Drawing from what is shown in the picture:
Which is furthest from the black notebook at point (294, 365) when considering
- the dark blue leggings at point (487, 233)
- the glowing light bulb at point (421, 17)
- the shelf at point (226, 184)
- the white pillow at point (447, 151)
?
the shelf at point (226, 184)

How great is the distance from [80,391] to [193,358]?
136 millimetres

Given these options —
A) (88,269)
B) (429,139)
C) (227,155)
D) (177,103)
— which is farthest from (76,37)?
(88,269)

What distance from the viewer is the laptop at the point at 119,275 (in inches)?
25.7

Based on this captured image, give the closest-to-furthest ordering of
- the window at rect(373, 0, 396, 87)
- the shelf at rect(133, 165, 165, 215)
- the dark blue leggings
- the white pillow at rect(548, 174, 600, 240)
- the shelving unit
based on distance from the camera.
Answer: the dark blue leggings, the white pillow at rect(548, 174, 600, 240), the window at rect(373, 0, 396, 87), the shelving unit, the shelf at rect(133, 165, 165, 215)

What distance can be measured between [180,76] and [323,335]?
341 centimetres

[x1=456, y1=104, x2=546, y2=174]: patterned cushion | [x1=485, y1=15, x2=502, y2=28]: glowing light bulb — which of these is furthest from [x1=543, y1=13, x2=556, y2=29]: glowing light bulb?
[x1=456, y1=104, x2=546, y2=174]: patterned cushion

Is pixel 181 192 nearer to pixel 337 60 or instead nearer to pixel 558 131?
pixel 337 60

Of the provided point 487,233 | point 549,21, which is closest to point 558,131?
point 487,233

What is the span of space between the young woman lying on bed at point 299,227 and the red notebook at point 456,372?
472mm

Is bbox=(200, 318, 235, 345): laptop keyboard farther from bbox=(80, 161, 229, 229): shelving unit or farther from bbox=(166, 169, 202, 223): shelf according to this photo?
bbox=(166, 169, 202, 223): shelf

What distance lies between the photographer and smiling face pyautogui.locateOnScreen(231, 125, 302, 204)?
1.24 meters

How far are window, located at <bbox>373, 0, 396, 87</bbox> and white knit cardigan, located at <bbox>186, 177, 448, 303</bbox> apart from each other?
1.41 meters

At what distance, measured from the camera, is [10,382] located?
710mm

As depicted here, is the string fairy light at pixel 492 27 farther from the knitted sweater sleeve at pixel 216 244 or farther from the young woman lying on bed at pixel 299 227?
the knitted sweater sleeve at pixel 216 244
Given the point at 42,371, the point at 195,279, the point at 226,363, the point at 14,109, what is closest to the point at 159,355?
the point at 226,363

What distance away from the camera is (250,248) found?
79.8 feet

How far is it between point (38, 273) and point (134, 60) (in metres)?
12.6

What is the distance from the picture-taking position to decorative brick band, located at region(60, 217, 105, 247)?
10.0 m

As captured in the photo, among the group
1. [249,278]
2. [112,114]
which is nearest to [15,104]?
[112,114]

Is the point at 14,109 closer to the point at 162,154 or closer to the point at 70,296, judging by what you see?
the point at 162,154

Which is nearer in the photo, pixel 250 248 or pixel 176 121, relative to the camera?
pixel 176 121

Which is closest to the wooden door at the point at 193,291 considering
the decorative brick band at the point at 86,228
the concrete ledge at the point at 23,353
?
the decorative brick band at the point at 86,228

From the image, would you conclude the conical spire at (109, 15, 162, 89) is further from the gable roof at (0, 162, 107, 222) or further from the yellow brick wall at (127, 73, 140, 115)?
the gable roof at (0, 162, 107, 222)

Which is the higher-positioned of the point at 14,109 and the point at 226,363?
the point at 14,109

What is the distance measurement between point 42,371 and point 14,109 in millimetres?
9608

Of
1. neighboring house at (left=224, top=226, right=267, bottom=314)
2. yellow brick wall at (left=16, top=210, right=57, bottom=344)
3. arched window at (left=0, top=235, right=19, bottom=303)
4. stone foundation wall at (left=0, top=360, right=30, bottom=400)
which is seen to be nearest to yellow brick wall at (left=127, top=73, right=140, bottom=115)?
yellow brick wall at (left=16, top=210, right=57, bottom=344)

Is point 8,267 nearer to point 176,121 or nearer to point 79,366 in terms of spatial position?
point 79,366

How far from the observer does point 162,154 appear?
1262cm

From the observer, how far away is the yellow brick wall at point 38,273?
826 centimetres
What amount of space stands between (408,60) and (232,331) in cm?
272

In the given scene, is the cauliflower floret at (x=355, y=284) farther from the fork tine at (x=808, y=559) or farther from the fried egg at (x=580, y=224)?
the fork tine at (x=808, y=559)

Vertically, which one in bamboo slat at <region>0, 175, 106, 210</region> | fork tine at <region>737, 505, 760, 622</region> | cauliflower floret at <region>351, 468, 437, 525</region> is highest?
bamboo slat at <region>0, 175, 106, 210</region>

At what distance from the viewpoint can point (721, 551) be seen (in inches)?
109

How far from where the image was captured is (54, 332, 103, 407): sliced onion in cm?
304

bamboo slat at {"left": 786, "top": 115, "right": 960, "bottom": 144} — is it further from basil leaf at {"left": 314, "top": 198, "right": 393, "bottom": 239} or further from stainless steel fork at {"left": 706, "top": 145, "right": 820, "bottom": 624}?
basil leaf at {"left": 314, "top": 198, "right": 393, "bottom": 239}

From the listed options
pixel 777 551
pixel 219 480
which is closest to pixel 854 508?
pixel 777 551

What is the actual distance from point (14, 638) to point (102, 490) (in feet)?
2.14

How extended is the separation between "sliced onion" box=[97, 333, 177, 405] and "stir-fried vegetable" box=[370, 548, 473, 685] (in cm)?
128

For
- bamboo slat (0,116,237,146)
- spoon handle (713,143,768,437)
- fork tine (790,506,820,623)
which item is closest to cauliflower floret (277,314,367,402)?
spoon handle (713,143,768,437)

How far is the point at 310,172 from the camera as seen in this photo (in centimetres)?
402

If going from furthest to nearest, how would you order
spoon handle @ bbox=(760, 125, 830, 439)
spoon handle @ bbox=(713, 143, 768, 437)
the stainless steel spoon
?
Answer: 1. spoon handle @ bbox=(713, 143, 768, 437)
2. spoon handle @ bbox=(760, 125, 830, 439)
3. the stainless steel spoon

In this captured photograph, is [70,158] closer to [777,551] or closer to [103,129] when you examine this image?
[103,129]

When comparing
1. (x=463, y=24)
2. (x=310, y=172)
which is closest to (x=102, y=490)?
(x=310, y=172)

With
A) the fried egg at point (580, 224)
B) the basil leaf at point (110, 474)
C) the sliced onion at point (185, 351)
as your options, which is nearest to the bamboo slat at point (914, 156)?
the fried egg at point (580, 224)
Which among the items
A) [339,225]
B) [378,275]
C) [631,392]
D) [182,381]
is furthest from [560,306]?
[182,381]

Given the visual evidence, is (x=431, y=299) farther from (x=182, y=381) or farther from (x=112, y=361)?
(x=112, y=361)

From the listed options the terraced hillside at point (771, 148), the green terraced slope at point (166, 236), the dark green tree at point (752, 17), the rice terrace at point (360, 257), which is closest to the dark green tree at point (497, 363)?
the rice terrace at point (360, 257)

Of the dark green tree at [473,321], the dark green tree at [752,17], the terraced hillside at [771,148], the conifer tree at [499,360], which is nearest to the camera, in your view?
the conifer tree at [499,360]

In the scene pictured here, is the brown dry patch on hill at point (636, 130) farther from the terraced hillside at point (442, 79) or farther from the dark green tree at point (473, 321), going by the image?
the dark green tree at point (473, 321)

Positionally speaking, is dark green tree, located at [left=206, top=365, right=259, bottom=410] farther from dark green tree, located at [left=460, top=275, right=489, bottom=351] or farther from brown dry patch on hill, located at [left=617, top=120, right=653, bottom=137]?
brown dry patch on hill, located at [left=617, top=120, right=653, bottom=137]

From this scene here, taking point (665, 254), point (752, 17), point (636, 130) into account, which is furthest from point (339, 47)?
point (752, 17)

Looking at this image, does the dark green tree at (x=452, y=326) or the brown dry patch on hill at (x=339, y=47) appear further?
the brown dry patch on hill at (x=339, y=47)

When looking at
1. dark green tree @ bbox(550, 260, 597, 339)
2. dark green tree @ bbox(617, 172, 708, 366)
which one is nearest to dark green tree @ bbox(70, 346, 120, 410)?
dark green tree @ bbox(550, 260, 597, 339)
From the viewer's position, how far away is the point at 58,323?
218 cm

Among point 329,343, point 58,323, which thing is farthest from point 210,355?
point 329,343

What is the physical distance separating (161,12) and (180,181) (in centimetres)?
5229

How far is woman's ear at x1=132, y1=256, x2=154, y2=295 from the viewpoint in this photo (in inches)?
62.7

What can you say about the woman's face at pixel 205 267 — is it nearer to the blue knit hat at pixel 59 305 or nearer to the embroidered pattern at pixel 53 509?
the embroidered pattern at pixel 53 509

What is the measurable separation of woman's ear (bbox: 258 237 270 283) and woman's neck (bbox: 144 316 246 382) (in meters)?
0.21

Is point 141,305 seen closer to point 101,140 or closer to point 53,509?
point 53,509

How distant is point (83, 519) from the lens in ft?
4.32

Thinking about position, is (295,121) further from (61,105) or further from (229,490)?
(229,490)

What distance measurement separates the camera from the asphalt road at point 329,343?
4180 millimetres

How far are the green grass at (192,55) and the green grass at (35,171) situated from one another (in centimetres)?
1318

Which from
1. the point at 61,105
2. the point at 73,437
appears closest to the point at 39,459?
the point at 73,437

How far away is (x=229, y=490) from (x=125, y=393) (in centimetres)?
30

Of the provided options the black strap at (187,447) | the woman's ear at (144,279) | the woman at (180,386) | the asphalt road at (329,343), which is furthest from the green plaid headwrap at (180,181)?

________

**TASK TO COMPLETE**. Rewrite the material from its first line through the line containing "- the shelf at point (226, 184)", inclusive, swapping "notebook" for "journal" and leaving everything else unchanged.

**EXPECTED ANSWER**.
Drawing from what is shown in the picture:
Which is furthest from the black journal at point (294, 365) when considering
- the dark blue leggings at point (487, 233)
- the glowing light bulb at point (421, 17)
- the shelf at point (226, 184)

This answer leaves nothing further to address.